Warum soll man den Erzählband "Fünf Wörter" des serbischen, seit 1994 in Kanada lebenden Autors David Albahari lesen? Unter anderem, weil die Lektüre außergewöhnlich nachhaltig ist.

Die Erzählung "Worte sind etwas anderes" etwa: Einem Mädchen wird am Telefon der Laufpass erteilt. Sie geht in die Küche, wo die Mutter gerade an einer Mütze strickt. Trost findet sie bei ihr nicht, nur den Rat zu schweigen. Das Mädchen geht in sein Zimmer. "Recht hat sie, dachte sie, Worte werden ihn nicht zurückbringen. Worte sind etwas anderes." Hier endet die Erzählung, die gerade einmal fünf Seiten umfasst. Und beginnt gleichzeitig noch einmal von neuem im Leser, der allein gelassen mit diesem rätselhaften letzten Satz vielleicht ähnlich ratlos wie das Mädchen in seinem Zimmer sitzt, sich fragend: "Ja und, was sind sie dann, die Worte?" Nur selten ein probates Mittel zur Verständigung zwischen den Menschen, wie es scheint. Es sei denn, diese sind einander so fremd, dass keine falsche Vertrautheit die Botschaften zu vereinnahmen und damit zu deformieren sucht.

In "Kyrillisch lernen" begegnen einander ein serbischer Ich-Erzähler und der Indianer Sturmwolke. Der Serbe unterrichtet jeden Freitag die Kinder von Einwanderern in einer Kirche, vor der regelmäßig der Indianer steht. Sie kommen ins Gespräch - Sturmwolke nimmt den Erzähler mit ins Museum, erklärt die Geschichte seines Volkes.
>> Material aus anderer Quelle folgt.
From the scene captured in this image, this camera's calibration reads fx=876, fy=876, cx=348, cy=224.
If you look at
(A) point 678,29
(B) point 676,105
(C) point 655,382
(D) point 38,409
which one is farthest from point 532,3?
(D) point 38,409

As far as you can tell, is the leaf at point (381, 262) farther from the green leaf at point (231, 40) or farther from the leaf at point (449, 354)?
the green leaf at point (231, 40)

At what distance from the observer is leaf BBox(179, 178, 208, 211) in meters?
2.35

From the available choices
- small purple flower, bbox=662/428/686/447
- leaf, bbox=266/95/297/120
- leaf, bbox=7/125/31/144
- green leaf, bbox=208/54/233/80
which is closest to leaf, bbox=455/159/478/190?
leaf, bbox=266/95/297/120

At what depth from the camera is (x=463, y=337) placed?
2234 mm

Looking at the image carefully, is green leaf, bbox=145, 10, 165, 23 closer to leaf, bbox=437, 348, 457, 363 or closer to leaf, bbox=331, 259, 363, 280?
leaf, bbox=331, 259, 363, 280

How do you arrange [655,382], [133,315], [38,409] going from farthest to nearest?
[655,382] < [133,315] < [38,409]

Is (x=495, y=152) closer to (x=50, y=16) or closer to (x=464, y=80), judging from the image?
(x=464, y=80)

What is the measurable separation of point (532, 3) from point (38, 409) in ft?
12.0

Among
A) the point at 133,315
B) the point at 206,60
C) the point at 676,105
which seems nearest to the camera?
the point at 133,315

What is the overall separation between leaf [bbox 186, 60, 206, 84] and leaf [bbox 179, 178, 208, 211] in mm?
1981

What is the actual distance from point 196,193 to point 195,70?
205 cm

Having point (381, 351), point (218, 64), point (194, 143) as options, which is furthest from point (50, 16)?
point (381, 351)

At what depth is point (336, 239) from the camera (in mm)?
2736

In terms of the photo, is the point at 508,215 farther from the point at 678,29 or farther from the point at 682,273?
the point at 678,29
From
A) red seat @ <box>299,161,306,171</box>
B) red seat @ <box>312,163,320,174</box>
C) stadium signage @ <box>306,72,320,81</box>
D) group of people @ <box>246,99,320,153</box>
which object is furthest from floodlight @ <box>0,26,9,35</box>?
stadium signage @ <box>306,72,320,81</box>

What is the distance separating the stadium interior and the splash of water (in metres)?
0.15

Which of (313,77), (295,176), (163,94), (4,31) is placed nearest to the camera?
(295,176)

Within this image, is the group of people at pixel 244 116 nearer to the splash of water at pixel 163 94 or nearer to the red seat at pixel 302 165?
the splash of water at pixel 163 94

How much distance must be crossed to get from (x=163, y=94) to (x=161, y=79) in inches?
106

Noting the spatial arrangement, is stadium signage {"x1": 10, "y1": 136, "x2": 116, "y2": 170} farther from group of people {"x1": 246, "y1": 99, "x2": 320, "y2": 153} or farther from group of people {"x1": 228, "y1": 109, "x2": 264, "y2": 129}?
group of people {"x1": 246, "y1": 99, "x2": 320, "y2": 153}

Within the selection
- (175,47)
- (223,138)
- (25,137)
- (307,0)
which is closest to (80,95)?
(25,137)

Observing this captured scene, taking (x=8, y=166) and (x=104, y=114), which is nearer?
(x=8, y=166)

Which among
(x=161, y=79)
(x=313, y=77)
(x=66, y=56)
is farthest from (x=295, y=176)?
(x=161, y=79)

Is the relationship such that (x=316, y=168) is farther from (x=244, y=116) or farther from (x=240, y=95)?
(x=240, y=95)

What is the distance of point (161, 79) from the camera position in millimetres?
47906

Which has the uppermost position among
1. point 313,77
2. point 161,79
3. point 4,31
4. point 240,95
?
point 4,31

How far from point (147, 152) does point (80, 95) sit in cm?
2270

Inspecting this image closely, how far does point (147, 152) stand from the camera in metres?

Der Erzähler wiederum macht ihn bekannt mit dem Popen und den Kindern. Es ist Wärme in diesem Einander-Suchen mitten im kanadischen Winter, im Interesse der beiden füreinander. Der eine, im eigenen Land zum Fremden geworden; der andere ohne großes Engagement den untereinander Englisch sprechenden Kindern die fremde Sprache der elterlichen Heimat beibringend.

Ob im eigenen oder im fremden Land, ob umgeben von der eigenen oder einer anderen Sprache, es fällt in jedem Fall schwer, sich zurechtzufinden im Leben. "Manche Dinge erfassen wir nie" - so der programmatische Titel einer Erzählung, die in Serbien spielt und in ihrem Mittelpunkt den ehemaligen Tuchhändler Ruben Rubenovic hat. Zeit seines Lebens hat er die Schriften studiert, die Mischna, die Thora, die Kabbala: "Aber alles, was ich las, lehrte mich nur eins: daß die Menschen sich auch über die einfachsten Dinge nicht einigen können. Kaum hatte ich eine These akzeptiert, tauchte ein anderes Buch auf, das diese völlig widerlegte."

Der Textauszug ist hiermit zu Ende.